In: Accounting
Does the Foot video in Interact2 Resources show Periodic or Perpetual Inventory? How can you tell? Explain the essential differences between perpetual and periodic inventory systems. Give your own examples of products/situations suited to each.
Periodic and perpetual inventory systems are different methods used to track the quantity of goods on hand. The more sophisticated of the two is the perpetual system, but it requires much more record keeping to maintain.
The periodic system relies upon an occasional physical count of the inventory to determine the ending inventory balance and the cost of goods sold, while the perpetual system keeps continual track of inventory balances.The periodic inventory system allows a company to record sales of merchandise in a special account. When merchandise gets sold, the company records the revenue but does not record a cost of goods sold (CoGS) entry.

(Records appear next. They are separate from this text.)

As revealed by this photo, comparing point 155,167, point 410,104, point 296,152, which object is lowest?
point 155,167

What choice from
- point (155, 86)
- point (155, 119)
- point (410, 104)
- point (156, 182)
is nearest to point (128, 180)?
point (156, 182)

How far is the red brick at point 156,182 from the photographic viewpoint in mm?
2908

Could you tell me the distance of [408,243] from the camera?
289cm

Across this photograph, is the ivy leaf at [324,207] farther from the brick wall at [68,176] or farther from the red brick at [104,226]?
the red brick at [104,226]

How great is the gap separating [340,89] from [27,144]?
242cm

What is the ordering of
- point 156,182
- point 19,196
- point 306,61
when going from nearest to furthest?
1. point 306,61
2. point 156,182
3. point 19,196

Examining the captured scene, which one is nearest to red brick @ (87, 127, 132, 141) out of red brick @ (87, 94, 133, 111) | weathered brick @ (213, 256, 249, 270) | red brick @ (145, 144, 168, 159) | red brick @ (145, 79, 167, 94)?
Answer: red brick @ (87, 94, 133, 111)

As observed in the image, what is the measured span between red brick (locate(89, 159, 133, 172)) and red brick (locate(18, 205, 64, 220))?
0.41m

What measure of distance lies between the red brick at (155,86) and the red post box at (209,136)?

For example a company, a retailer of high-end fashion products uses periodic system of inventory -
Inventory balance on January 1, 2016: $600,000
Purchases made during the year 2016: $1,200,000
Inventory balance on December 31, 2016: $500,000
So, the COGS can be computed manuaaly as the company uses a periodic inventory system
Cost of goods sold (COGS) = Beginning inventory + Purchases –
Closing inventory
= $600,000 + $1,200,000 – $500,000
= $1,300,000
Perpetual Inventory? System -
The introduction of computers greatly advanced the use of the the perpetual inventory system. Perpetual inventory records each sale of merchandise and places an entry in the company’s inventory account. This system also immediately reduces sold inventory from stock and adds inventory back to stock when a customer returns merchandise.
For example, at a supermarkets using the perpetual inventory system, when products with barcodes are scanned and paid for, the system automatically updates inventory levels in a database.